Moskau stellt Zugang zu besetztem AKW in Ukraine in Aussicht

17:34
09.08.2022
Russland will eigenen Angaben zufolge einen Besuch der Internationalen Atombehörde im kürzlich beschossenen Kernkraftwerk Saporischschja im von eigenen Truppen besetzten Süden der Ukraine ermöglichen. „Von unserer Seite aus sind wir bereit, maximal mögliche Unterstützung zur Lösung organisatorischer Fragen zu leisten“, teilte das russische Außenministerium am Dienstag mit. Zugleich beschuldigte Moskau die Vereinten Nationen, eine bereits geplante Inspektionsreise angeblich abgesagt und damit eine neue Eskalation herbeigeführt zu haben.

Das in der Stadt Enerhodar gelegene AKW Saporischschja war am vergangenen Wochenende mehrfach beschossen und teils beschädigt worden. Die kritische Infrastruktur soll aber weiter intakt sein. 

Teddy Jaans

Kreml kritisiert Selenskyjs Forderung nach Reisebann für Russen

13:36
09.08.2022
Die ukrainische Forderung nach einem internationalen Reisebann für alle Russen hat in Moskau heftige Kritik ausgelöst.
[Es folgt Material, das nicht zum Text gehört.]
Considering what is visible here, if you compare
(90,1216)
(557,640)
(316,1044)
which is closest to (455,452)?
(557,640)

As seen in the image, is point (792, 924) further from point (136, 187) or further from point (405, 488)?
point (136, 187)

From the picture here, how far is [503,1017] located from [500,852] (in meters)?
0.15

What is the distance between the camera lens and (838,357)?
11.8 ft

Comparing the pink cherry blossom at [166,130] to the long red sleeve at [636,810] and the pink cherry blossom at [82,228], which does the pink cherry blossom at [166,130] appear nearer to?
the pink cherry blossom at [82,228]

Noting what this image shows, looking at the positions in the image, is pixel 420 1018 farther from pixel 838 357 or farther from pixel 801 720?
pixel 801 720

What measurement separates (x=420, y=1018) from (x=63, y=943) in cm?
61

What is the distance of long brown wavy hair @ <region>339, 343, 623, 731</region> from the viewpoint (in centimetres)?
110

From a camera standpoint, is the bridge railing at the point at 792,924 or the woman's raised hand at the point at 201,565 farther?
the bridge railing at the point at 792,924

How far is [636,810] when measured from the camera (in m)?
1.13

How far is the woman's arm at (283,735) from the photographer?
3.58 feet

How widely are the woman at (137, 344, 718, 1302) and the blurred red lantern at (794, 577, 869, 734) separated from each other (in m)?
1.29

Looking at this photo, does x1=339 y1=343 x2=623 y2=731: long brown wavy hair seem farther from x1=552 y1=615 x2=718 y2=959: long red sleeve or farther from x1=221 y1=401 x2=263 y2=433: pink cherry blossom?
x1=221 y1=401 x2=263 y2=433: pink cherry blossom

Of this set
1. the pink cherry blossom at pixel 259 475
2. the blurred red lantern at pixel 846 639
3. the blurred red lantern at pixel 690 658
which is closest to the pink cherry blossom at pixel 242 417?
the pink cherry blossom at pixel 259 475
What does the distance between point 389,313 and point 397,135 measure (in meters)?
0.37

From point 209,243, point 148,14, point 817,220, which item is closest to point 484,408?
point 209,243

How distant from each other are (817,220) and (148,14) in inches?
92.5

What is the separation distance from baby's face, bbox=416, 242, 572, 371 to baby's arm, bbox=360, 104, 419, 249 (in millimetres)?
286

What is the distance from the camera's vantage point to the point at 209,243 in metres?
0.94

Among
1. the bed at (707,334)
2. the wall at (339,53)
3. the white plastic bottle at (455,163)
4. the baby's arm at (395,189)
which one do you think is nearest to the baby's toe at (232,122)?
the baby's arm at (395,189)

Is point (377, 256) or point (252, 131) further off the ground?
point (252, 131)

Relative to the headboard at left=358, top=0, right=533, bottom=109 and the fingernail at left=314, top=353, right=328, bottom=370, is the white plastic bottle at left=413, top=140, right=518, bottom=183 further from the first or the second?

Die Aussagen des ukrainischen Präsidenten Wolodymyr Selenskyj seien „äußerst negativ“ aufgenommen worden, sagte Kremlsprecher Dmitri Peskow am Dienstag der Agentur Interfax zufolge. „Die Irrationalität des Gedankengangs übersteigt jedes Maß“, kritisierte er.

Der frühere russische Präsident Dmitri Medwedew beschimpfte Selenskyj auf Twitter als „größten ukrainischen Clown“ - und verglich ihn sogar mit NS-Diktator Adolf Hitler. Medwedew fällt seit Beginn des russischen Angriffskriegs gegen die Ukraine immer wieder mit abfälligen Bemerkungen über das Nachbarland auf. So stellte er in der Vergangenheit etwa das Fortbestehen der Ukraine als souveränen Staat infrage.